Germany’s 1st LNG terminal takes shape at North Sea port
WILHELMSHAVEN, Germany (AP) — Germany has marked the completion of port facilities for the first of five planned liquefied natural gas terminals it is scrambling to put in place as it replaces the Russian pipeline gas that once accounted for more than half of its supplies. The site in the North Sea port of Wilhelmshaven was one of two that the German government announced shortly after Russia invaded Ukraine in February. Germany until now has had no LNG terminals. Five are now planned in total. They’re part of a drive to prevent an energy crunch that also includes temporarily reactivating old oil- and coal-fired power stations and extending the life of Germany’s last three nuclear power plants for a few months.
Studies find automatic braking can cut crashes over 40%
DETROIT (AP) — Two new U.S. studies show that automatic emergency braking can cut the number of rear-end automobile crashes in half, and reduce pickup truck crashes by more than 40%. The studies by a government-auto industry partnership and the insurance industry each used crash data to make the calculations.
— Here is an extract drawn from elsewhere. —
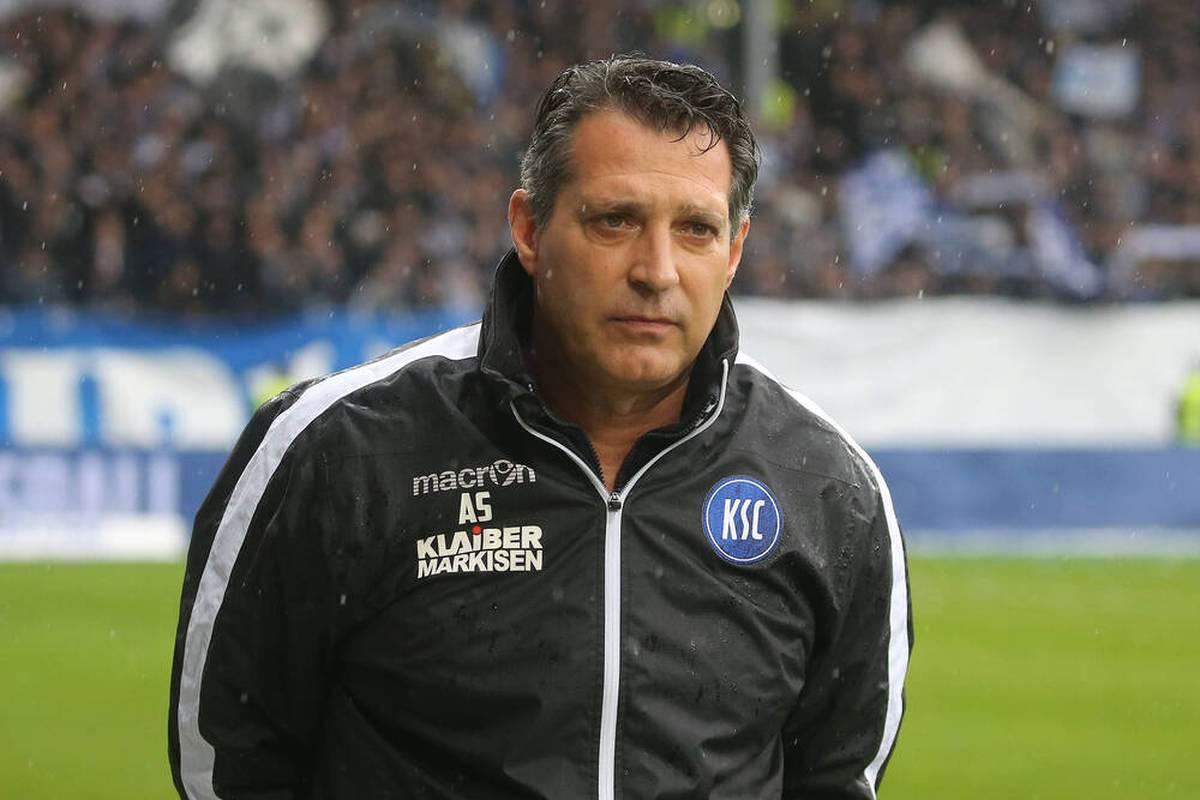 Alois Schwartz wird erneut Trainer des SV Sandhausen. Er tritt damit die Nachfolge des entlassenen Duos Gerhard Kleppinger und Stefan Kulovits an.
Automatic emergency braking can stop vehicles if a crash is imminent, or slow them to make a crash less serious. The Partnership for Analytics Research in Traffic Safety found front-to-rear crashes were cut 49% when the striking vehicle had forward collision alert plus automatic braking, when compared with vehicles that didn’t have either system.
Britain’s vulnerable await PM’s spending plans with anxiety
LONDON (AP) — Millions are hoping British Prime Minister Rishi Sunak finds money to help them survive a cost-of-living crisis when the government releases its spending plans Thursday. With inflation at a 40-year high, the demands are many, ranging from pay increases for nurses and police officers to increased welfare benefits, higher pensions and more funding for free school meals. Thirugnanam Sureshan and his wife are hoping for help from the government. Health problems have left him disabled, and he fears for his life if he can’t stay warm this winter. The couple have cut down wherever possible to ensure they can keep the heat on even as their monthly electricity bill has almost doubled over the past year.
MacKenzie Scott donations avoided feared pitfalls: New study
MacKenzie Scott’s big gifts have been a boon to the charities who received them, and widespread fears in the nonprofit world that her gifts would lead other donors to pull back their support or that small groups wouldn’t be able to handle them were largely unfounded. That’s according to a study by the Center for Effective Philanthropy, which surveyed more than 700 nonprofits that Scott identified as grant recipients in 2020 and 2021. Susan Goodell, chief executive of El Pasoans Fighting Hunger, a food bank that received $9 million from Scott in December 2020, said the money shored up her group’s financial health as food-assistance needs soared.